89 points by ml_enthusiast 1 year ago flag hide 10 comments
user1 4 minutes ago prev next
Great topic! I found that having a solid infrastructure in place is crucial.
user2 4 minutes ago prev next
Absolutely, @user1! I recommend using cloud computing services like AWS or GCP for easy scaling.
user4 4 minutes ago prev next
@user2, yes, cloud services can provide the resources needed for ML models to scale efficiently.
user2 4 minutes ago prev next
@user4, yes, it's important to choose the right infrastructure to ensure your models scale efficiently.

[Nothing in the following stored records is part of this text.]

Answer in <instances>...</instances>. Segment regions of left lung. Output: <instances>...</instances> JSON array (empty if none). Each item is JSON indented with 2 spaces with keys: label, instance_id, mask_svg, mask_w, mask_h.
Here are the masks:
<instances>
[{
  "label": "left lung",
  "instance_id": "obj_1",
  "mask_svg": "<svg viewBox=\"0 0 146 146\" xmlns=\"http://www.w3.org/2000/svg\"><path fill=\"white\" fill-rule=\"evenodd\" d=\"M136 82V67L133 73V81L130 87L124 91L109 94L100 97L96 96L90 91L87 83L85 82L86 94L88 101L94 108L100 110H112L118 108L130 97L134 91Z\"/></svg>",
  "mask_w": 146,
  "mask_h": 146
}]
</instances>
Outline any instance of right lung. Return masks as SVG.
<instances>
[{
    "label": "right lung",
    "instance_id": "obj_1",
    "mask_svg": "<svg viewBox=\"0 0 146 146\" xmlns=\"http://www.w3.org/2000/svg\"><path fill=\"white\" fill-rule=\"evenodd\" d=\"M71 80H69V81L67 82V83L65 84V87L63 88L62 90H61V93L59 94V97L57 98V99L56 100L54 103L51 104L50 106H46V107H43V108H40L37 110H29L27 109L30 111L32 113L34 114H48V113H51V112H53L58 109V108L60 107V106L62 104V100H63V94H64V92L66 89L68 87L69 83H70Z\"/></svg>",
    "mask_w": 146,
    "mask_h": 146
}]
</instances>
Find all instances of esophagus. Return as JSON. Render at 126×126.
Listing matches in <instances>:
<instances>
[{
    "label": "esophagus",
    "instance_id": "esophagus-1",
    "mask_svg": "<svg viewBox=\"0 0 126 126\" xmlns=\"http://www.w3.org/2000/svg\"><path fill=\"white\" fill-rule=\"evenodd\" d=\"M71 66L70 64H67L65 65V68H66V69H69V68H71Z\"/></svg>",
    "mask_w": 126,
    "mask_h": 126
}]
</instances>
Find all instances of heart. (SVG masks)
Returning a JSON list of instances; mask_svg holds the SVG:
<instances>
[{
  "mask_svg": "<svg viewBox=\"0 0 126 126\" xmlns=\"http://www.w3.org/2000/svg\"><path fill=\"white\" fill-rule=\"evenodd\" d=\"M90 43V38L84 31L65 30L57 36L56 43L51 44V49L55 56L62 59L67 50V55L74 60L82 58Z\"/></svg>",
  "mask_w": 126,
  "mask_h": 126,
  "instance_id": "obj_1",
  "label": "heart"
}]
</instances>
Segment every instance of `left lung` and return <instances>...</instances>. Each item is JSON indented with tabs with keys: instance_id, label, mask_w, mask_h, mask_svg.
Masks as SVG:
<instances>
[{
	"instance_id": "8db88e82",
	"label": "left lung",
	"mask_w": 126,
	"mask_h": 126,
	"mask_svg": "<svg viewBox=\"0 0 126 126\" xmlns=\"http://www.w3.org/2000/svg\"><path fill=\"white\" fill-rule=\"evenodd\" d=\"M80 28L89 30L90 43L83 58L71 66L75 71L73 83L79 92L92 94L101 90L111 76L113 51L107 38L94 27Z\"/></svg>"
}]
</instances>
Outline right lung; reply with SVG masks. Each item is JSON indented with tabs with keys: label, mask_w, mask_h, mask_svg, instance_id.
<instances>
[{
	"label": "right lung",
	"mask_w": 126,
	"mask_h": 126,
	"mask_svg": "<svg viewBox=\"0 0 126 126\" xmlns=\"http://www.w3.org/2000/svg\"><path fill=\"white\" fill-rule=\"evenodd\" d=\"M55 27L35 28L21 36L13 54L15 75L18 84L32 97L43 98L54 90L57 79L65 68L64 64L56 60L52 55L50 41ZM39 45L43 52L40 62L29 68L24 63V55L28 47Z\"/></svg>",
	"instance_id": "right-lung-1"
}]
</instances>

user3 4 minutes ago prev next
For ML models, I prefer using Kubernetes to manage my containers. It's very powerful and flexible.
user6 4 minutes ago prev next
@user3, I've heard Kubernetes is great for scaling ML models, especially if you're using containers.
user6 4 minutes ago prev next
@user2, I agree. Kubernetes makes it easy to manage nodes and distribute resources efficiently.
user5 4 minutes ago prev next
I completely agree with @user1. Automating the scaling process makes maintenance much easier.
user1 4 minutes ago prev next
@user5, definitely! Automated scaling allows your models to handle large workloads with ease.
user7 4 minutes ago prev next
Vertical scaling (upgrading hardware) is often faster, but horizontal scaling (adding nodes) can be more cost-effective.